**TEXT PROVIDED**
■ ■ ■ ■ ■
Early seasonal growth from winter dormancy in early spring is rapidly followed by formation of gonophores and sexual reproduction in midsummer followed by active growth in late summer. However, sexual reproductive effort may retard growth (see general biology). Jormalainen et al. (1994) reported that reproduction began in early June, peaked in July (80% uprights with gonophores) and rapidly reduced by August (30% uprights with gonophores). Similar reproductive periods have been reported by other authors (Allman, 1871-1872; MBA, 1957; Roos, 1979; Foster-Smith, 2000). Roos (1979) and Jormalainen et al. (1994) reported that the sex ratio was biased in favour of females.
Each upright branch may bear between 1-3 gonophores each with between 10 - 6 eggs, the number decreasing in autumn (Hincks, 1868; Jormalainen et al., 1994). Therefore, fecundity is dependant on the number of branches and hence the number of gonophores, and in large colonies of 70-2000 polyps (Fulton, 1962), may be high. The larvae are released as planulae and no medusoid stage occurs. However, in some cases the larvae may develop directly into juvenile polyps in the gonophore before release (Bouillon, 1963).
Hydroids may reproduce asexually by budding to from another colony. A common form of asexual reproduction in hydroids is the formation of vertical stolons, which then adhere to adjacent substratum, detach and form another colony (Gili & Hughes, 1995). Hydroids exhibit remarkable powers of regeneration and Cordylophora caspia can be cloned in culture from detached uprights or excised tissue (Moore, 1952;Fulton, 1961, 1962). Asexual reproduction by fission or mechanical fragmentation of the colony may be an important factor in dispersal (Gili & Hughes, 1995).
■ ■ ■ ■ ■
**GIVEN ENTRIES**
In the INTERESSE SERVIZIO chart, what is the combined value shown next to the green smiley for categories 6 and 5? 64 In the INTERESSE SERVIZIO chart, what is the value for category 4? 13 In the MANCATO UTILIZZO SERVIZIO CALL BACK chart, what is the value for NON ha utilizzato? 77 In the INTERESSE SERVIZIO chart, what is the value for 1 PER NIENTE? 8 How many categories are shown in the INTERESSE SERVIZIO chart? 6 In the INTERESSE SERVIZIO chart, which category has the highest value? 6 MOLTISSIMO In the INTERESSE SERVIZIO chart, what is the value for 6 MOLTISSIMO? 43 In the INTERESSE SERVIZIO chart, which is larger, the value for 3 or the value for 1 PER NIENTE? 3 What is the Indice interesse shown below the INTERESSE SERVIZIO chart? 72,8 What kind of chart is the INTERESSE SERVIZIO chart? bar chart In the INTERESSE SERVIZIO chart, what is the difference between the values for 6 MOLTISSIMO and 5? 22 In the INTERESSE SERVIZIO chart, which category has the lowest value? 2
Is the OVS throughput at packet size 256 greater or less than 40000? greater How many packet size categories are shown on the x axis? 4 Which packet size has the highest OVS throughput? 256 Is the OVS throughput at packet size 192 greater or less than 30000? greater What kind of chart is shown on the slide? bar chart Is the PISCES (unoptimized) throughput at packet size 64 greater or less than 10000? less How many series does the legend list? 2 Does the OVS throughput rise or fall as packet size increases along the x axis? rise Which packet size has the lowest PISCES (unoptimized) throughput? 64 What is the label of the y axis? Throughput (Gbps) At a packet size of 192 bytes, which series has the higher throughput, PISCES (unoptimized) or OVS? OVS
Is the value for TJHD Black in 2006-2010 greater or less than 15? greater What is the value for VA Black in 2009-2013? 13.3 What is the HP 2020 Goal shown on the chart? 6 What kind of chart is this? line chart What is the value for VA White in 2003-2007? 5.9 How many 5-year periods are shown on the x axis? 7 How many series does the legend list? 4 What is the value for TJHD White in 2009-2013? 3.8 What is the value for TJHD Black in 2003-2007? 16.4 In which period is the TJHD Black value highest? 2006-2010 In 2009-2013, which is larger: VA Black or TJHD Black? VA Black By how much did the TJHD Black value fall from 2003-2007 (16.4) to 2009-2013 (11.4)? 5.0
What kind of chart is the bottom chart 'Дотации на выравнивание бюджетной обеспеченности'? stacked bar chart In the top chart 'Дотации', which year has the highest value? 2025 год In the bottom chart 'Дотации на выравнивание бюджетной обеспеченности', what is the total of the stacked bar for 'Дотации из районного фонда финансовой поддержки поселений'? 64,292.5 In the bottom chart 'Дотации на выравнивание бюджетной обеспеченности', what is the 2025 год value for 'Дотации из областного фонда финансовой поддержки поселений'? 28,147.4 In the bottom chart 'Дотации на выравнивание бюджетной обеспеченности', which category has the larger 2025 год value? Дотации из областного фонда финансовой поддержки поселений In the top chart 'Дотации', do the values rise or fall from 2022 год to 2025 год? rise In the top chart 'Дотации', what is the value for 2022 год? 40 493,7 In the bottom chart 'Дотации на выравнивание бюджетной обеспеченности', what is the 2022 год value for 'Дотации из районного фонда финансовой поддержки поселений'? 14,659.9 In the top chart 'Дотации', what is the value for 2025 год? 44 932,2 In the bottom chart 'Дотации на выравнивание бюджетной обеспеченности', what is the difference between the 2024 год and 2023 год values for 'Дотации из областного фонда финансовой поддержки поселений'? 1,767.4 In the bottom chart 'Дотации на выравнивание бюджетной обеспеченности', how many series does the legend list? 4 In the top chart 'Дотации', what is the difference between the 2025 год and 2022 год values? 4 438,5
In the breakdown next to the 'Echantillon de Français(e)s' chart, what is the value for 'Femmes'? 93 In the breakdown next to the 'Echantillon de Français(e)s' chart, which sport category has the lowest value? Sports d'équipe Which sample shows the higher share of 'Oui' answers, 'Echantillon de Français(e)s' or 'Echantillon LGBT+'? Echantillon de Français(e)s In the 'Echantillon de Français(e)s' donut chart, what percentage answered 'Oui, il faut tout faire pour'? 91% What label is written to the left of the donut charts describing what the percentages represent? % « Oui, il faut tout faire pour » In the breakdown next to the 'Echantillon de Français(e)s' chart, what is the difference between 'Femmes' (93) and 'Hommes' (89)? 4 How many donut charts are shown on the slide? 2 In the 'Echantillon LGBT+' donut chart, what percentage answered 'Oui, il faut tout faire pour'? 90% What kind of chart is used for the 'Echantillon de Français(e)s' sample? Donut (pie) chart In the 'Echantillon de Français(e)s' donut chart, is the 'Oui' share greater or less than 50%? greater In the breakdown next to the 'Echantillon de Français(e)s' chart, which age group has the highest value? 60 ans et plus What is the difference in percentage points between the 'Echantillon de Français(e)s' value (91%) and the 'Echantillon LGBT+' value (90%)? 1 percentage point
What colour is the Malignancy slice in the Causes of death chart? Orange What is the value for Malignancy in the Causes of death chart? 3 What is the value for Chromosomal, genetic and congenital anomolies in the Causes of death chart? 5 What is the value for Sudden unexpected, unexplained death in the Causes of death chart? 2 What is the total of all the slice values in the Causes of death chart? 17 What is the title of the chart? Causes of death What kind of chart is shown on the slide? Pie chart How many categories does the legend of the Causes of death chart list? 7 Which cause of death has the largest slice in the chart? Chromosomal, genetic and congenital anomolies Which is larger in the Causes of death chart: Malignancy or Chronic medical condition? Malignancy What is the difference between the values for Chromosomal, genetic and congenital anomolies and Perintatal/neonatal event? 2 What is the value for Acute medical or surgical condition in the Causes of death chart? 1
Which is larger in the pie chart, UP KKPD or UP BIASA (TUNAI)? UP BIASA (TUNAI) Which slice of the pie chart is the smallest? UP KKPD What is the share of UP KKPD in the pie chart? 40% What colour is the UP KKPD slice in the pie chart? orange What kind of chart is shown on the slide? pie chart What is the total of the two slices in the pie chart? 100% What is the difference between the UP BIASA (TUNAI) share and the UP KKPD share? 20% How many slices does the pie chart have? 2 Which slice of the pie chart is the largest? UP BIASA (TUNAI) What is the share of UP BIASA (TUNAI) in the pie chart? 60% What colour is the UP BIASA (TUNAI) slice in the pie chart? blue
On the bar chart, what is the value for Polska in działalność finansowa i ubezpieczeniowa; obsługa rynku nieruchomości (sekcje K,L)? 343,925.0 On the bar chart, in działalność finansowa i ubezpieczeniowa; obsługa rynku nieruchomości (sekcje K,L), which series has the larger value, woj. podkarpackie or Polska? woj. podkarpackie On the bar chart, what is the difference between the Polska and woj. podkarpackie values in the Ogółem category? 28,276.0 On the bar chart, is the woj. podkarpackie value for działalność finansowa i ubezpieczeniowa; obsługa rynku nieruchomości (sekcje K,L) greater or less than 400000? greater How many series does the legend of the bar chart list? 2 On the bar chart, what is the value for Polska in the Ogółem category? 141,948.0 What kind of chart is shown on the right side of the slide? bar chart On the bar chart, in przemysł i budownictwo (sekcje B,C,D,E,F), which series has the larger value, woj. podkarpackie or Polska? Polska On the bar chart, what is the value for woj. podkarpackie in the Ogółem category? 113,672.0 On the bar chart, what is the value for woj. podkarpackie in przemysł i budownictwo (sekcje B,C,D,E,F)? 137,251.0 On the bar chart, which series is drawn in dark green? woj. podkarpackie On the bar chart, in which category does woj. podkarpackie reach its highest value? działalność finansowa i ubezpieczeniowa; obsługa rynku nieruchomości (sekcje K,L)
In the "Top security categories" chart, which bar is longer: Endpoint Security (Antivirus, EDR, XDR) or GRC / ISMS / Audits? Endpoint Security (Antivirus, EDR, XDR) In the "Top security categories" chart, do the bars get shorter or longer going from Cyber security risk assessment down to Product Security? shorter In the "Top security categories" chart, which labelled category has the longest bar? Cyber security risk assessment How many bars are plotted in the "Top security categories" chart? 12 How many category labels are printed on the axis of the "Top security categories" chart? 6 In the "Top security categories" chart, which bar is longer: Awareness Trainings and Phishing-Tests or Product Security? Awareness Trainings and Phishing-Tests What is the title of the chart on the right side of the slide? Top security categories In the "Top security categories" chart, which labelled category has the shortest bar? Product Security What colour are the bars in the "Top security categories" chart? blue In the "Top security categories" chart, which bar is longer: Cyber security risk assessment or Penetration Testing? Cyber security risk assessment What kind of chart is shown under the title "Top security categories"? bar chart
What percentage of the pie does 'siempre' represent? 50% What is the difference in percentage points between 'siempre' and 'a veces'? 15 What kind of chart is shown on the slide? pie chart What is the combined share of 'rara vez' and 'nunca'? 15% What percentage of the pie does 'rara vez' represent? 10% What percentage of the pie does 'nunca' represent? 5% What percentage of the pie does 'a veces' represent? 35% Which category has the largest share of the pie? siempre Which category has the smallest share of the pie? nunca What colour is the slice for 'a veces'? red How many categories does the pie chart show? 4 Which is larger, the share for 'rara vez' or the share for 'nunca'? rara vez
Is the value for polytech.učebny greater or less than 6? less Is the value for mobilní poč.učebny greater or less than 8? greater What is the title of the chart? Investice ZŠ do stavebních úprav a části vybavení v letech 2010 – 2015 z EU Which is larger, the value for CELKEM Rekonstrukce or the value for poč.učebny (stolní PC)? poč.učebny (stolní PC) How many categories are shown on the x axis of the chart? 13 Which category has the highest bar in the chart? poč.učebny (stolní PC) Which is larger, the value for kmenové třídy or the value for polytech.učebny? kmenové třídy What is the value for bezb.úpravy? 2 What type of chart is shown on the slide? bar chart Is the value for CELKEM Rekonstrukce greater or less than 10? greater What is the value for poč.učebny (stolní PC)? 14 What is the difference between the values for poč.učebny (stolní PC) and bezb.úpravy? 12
■ ■ ■ ■ ■
**WORK TO BE COMPLETED**
Retype the part of the passage on reproduction in Cordylophora caspia starting with "Each upright branch" and going on through "release (Bouillon, 1963).", with no changes.

**REPLY TO THE EXERCISE**
Each upright branch may bear between 1-3 gonophores each with between 10 - 6 eggs, the number decreasing in autumn (Hincks, 1868; Jormalainen et al., 1994). Therefore, fecundity is dependant on the number of branches and hence the number of gonophores, and in large colonies of 70-2000 polyps (Fulton, 1962), may be high. The larvae are released as planulae and no medusoid stage occurs. However, in some cases the larvae may develop directly into juvenile polyps in the gonophore before release (Bouillon, 1963).